• **Set task A**: Transcribe the part of the article on publishing YOPP datasets that opens with the words containing "Data, in the" and closes with "reuse and reproducibility.".

• **Extracted text**:

###

Options for Publishing YOPP Datasets

(by SiriJodha S. Khalsa)

The Year of Polar Prediction (YOPP) encourages good data management practices among the YOPP-endorsed projects, and facilitates the documentation and discoverability of datasets through the YOPP Data Portal. This article aims at providing guidance on the options that researchers doing YOPP-related work have for publishing their data.

Data, in the form of observations and numerical simulations, is the foundation YOPP will build upon to achieve its objectives. The outputs of the research that is done using YOPP data also needs to be discoverable and accessible. In fact, most publishers now require that the data upon which a manuscript is based be openly accessible. Funding agencies are also now requiring that data generated through publicly funded research be made openly available for the purposes of reuse and reproducibility.

###

• **Dataset excerpts**:

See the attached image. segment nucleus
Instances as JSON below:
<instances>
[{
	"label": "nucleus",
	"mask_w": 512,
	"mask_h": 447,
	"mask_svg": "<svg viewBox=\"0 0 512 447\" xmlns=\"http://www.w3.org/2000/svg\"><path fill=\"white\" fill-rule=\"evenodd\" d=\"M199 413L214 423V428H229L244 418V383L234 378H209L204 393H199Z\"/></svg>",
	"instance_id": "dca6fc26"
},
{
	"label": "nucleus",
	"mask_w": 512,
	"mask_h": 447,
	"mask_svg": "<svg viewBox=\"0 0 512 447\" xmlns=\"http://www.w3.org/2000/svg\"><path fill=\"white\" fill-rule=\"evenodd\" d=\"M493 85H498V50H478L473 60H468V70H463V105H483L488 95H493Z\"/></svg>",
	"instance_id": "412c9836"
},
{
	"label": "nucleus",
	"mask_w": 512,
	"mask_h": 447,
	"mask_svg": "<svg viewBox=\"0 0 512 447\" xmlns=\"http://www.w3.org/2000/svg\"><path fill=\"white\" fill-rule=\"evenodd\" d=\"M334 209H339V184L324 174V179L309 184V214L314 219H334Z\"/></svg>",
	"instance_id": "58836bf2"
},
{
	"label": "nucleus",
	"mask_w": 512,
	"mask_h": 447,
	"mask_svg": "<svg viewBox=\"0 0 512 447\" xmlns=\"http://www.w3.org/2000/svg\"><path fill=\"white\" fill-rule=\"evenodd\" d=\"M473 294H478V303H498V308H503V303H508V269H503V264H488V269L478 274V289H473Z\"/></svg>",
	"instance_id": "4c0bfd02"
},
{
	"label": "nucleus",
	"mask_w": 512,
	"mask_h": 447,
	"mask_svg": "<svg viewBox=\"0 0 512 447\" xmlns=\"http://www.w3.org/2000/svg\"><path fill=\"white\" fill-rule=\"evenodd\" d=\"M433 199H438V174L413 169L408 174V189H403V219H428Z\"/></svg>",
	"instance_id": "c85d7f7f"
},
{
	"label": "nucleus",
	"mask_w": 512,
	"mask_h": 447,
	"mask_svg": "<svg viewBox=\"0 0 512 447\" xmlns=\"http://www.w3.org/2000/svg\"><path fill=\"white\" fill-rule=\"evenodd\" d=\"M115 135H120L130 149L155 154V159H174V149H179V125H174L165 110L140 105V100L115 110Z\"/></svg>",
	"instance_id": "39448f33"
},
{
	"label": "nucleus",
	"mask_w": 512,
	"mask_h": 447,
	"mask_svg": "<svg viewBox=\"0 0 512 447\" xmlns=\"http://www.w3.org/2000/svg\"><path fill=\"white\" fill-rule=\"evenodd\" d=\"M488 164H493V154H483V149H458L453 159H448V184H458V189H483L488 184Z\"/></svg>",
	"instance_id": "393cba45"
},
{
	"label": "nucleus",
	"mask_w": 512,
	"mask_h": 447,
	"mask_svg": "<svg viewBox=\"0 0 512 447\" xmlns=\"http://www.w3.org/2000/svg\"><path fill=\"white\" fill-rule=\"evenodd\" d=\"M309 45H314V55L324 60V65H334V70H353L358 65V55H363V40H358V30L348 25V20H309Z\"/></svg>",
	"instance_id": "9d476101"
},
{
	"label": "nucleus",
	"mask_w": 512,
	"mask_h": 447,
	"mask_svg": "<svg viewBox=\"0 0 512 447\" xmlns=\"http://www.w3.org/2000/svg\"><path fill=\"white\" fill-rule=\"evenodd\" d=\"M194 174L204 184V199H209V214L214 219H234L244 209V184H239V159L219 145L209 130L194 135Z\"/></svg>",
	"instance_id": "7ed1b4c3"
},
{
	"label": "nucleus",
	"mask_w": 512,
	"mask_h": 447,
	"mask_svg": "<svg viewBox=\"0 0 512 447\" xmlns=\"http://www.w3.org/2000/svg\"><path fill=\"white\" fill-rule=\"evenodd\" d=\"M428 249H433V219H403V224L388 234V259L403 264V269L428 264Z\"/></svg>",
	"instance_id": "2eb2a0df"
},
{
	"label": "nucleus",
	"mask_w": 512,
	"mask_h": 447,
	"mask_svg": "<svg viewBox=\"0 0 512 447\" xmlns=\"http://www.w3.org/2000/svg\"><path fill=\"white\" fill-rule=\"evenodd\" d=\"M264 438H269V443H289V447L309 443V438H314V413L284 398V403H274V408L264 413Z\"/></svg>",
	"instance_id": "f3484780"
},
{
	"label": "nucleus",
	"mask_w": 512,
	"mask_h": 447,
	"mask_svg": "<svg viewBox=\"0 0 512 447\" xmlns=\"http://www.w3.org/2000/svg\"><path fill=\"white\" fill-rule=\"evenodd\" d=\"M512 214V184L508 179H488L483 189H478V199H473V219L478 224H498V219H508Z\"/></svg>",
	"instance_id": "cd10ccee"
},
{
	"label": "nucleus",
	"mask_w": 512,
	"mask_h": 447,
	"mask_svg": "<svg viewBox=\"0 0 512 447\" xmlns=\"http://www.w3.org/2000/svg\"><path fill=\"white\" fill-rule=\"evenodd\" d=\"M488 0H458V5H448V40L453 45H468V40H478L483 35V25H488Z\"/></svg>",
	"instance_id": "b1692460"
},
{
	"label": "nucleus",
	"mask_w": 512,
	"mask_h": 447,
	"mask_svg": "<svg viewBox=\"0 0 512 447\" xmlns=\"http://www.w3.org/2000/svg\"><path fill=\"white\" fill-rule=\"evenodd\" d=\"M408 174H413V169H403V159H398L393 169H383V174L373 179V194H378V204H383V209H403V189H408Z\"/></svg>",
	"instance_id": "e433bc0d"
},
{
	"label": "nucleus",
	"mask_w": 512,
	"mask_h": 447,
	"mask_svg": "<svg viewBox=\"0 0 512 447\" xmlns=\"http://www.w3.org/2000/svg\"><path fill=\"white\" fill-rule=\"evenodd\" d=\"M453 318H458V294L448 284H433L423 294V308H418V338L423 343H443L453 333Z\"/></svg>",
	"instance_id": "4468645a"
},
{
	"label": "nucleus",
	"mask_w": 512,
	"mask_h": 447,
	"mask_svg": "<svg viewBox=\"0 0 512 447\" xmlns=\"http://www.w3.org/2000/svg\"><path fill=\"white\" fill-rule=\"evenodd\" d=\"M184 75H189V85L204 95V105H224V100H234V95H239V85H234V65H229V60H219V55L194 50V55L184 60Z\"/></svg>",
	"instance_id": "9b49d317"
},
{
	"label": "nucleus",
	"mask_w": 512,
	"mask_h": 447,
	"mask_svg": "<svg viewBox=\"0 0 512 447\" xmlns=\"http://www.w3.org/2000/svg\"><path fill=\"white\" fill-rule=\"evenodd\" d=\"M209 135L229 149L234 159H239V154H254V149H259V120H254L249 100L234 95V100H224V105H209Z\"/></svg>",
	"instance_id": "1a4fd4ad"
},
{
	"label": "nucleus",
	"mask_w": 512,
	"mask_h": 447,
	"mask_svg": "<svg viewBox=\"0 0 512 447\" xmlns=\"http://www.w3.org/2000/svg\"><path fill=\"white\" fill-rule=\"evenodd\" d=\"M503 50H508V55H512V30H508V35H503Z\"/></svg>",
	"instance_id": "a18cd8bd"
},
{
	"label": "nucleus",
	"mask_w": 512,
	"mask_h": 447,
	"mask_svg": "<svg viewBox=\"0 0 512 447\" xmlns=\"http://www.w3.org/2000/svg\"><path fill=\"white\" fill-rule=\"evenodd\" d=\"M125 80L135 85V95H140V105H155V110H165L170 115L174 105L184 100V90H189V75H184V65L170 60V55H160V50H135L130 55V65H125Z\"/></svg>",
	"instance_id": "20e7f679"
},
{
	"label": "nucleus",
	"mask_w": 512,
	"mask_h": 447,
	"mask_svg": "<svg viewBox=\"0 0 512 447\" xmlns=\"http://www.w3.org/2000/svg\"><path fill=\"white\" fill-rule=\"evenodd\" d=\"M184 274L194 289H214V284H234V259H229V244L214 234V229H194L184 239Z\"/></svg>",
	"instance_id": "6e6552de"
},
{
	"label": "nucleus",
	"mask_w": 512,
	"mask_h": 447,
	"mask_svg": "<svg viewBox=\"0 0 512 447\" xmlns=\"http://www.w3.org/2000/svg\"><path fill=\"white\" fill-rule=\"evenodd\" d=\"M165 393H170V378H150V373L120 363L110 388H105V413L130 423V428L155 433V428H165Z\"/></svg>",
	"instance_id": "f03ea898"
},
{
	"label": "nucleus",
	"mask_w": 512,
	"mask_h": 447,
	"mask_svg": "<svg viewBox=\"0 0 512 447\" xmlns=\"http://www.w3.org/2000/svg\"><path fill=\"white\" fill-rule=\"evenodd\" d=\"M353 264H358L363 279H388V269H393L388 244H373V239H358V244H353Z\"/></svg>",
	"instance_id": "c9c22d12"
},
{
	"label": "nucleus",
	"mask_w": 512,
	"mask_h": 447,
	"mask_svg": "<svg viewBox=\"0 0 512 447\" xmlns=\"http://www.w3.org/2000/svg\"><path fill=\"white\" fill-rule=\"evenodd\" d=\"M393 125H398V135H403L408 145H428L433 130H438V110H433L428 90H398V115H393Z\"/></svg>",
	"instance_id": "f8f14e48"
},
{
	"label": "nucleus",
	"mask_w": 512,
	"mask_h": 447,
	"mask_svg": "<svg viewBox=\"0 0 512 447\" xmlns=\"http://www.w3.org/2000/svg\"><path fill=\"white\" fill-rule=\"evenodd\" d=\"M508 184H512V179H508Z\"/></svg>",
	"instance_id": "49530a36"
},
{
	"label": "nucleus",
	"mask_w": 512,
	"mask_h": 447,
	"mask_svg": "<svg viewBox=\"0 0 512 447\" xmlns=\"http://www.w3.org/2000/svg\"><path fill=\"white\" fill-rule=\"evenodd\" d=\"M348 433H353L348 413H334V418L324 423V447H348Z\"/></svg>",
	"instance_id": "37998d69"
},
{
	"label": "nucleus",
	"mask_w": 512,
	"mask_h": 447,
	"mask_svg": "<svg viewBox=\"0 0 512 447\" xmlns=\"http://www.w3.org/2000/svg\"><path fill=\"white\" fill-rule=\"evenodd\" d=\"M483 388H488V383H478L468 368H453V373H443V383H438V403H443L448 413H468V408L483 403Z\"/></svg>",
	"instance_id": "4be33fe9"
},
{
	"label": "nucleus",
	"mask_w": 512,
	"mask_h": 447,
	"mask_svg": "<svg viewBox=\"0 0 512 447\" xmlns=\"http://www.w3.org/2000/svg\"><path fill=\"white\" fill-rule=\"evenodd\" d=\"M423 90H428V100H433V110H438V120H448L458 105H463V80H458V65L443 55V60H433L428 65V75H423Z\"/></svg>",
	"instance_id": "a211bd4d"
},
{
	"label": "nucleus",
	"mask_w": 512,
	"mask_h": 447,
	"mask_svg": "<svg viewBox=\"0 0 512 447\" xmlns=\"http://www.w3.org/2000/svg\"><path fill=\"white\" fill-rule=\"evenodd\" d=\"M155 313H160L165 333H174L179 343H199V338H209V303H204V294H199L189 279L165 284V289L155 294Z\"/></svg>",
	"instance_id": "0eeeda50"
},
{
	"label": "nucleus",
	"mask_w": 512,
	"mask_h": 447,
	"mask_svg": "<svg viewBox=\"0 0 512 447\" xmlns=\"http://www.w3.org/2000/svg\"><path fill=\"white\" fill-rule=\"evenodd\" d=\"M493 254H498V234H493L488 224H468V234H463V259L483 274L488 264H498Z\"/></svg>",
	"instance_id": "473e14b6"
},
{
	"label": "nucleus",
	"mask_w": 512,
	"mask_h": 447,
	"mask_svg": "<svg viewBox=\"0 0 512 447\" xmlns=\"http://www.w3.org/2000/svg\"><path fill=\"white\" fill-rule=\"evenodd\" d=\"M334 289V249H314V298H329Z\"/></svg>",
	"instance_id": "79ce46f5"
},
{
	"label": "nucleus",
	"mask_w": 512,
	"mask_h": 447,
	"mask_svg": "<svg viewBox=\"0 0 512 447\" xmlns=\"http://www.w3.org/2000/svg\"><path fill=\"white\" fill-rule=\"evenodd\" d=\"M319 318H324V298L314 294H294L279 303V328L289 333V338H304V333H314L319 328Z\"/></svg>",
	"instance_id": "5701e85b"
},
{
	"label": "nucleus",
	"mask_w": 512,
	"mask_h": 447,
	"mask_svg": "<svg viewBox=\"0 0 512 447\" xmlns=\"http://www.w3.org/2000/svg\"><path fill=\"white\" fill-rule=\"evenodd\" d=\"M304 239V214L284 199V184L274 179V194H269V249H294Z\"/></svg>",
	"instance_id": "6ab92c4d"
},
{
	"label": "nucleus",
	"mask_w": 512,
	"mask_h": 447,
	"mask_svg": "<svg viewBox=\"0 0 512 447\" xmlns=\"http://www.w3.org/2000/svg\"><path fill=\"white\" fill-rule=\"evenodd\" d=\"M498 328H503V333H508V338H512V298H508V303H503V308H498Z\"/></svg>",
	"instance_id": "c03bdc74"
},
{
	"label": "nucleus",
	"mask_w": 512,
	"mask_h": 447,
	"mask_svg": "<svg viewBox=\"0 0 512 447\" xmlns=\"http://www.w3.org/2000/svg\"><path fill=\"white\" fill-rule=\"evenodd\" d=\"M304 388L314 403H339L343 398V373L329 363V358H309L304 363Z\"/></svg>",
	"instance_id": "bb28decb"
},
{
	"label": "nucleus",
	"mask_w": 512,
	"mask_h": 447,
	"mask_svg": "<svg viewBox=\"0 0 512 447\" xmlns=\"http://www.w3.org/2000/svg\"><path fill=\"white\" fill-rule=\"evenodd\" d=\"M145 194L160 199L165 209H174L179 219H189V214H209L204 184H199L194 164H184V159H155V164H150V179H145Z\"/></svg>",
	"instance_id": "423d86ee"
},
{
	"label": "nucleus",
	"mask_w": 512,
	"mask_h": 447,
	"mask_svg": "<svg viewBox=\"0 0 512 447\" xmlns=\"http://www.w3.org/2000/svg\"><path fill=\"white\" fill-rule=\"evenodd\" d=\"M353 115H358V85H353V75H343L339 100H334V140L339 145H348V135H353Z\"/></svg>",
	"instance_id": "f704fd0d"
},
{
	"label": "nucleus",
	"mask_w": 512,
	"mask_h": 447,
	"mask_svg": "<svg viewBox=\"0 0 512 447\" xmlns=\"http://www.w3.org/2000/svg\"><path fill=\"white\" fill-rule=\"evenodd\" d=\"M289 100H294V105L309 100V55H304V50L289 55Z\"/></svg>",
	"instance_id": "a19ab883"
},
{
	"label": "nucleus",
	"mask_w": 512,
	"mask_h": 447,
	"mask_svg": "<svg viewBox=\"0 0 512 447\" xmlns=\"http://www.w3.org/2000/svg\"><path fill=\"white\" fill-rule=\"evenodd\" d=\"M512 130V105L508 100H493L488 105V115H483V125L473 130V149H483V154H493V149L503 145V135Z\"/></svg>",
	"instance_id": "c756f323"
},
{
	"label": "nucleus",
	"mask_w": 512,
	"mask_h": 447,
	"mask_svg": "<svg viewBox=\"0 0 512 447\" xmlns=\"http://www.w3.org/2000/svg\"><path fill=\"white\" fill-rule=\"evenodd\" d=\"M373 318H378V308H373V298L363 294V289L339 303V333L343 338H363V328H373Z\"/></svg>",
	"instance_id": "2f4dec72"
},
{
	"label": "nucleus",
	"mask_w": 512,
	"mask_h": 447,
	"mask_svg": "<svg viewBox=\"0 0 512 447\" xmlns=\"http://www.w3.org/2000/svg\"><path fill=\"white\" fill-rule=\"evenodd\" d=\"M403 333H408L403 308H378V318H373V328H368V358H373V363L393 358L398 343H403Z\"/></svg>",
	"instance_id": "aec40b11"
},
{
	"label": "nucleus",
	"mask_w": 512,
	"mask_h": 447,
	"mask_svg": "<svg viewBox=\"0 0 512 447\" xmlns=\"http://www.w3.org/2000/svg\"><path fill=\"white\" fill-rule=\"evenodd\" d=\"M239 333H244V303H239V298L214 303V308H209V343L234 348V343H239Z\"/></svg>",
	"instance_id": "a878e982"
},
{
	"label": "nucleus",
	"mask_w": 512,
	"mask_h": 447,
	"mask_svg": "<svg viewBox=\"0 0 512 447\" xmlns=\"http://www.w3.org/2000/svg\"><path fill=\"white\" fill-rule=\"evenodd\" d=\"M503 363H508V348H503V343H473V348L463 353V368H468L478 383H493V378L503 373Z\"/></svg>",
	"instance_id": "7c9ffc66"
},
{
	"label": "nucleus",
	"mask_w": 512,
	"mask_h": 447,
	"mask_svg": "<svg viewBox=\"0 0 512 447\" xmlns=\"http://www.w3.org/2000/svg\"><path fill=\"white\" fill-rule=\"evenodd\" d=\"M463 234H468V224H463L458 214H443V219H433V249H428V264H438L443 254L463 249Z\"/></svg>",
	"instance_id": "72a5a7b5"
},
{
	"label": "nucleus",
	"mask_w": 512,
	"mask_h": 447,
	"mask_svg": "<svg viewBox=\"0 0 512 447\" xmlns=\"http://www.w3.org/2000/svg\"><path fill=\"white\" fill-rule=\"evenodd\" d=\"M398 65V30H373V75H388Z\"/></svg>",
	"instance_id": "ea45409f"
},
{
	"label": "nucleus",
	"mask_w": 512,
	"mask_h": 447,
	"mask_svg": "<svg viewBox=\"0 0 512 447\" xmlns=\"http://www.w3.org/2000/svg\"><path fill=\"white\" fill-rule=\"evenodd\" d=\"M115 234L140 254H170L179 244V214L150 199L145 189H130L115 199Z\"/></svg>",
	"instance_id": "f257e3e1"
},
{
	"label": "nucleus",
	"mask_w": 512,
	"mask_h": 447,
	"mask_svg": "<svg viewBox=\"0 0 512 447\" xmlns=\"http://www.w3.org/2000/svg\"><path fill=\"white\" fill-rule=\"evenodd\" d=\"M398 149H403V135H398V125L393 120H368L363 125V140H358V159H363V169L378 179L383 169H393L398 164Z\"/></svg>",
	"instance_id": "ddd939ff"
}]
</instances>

###

• **Set task B**: Express the entries from their first line through the line containing "413L214 423V428H229L244 418V383L234", both ends included, as a JSON list of strings with one string per line and blank lines left out.

• **Correct output A**:
Data, in the form of observations and numerical simulations, is the foundation YOPP will build upon to achieve its objectives. The outputs of the research that is done using YOPP data also needs to be discoverable and accessible. In fact, most publishers now require that the data upon which a manuscript is based be openly accessible. Funding agencies are also now requiring that data generated through publicly funded research be made openly available for the purposes of reuse and reproducibility.

• **Correct output B**:
[
  "See the attached image. segment nucleus",
  "Instances as JSON below:",
  "<instances>",
  "[{",
  "\t\"label\": \"nucleus\",",
  "\t\"mask_w\": 512,",
  "\t\"mask_h\": 447,",
  "\t\"mask_svg\": \"<svg viewBox=\\\"0 0 512 447\\\" xmlns=\\\"http://www.w3.org/2000/svg\\\"><path fill=\\\"white\\\" fill-rule=\\\"evenodd\\\" d=\\\"M199 413L214 423V428H229L244 418V383L234 378H209L204 393H199Z\\\"/></svg>\","
]